▸ MATERIAL SHOWN

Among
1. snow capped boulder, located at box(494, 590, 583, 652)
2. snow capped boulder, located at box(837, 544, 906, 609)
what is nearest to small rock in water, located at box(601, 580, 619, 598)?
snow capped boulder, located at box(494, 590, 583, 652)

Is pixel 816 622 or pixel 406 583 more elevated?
...
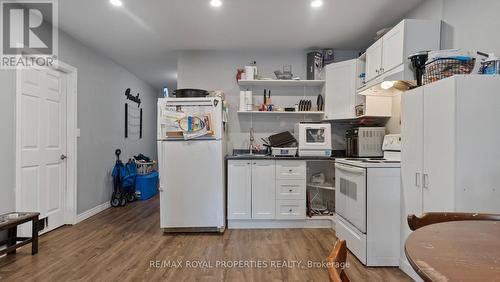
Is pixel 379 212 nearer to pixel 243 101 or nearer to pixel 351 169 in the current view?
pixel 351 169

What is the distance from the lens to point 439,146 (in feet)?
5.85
==
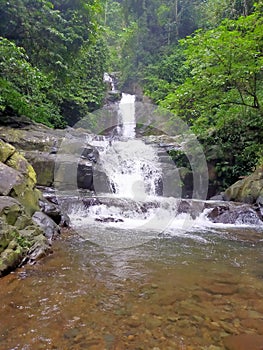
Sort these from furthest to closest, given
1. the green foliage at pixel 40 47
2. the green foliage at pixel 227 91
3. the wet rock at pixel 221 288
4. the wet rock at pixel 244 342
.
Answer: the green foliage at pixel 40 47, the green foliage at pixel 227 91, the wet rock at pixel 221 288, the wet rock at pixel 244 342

▸ INSTRUCTION
Retype, without any change, the lines from the one containing "Sort these from furthest to closest, given" through the one containing "Answer: the green", both included.

▸ REPLY TO THE EXERCISE
Sort these from furthest to closest, given
1. the green foliage at pixel 40 47
2. the green foliage at pixel 227 91
3. the wet rock at pixel 221 288
4. the wet rock at pixel 244 342
.
Answer: the green foliage at pixel 40 47, the green foliage at pixel 227 91, the wet rock at pixel 221 288, the wet rock at pixel 244 342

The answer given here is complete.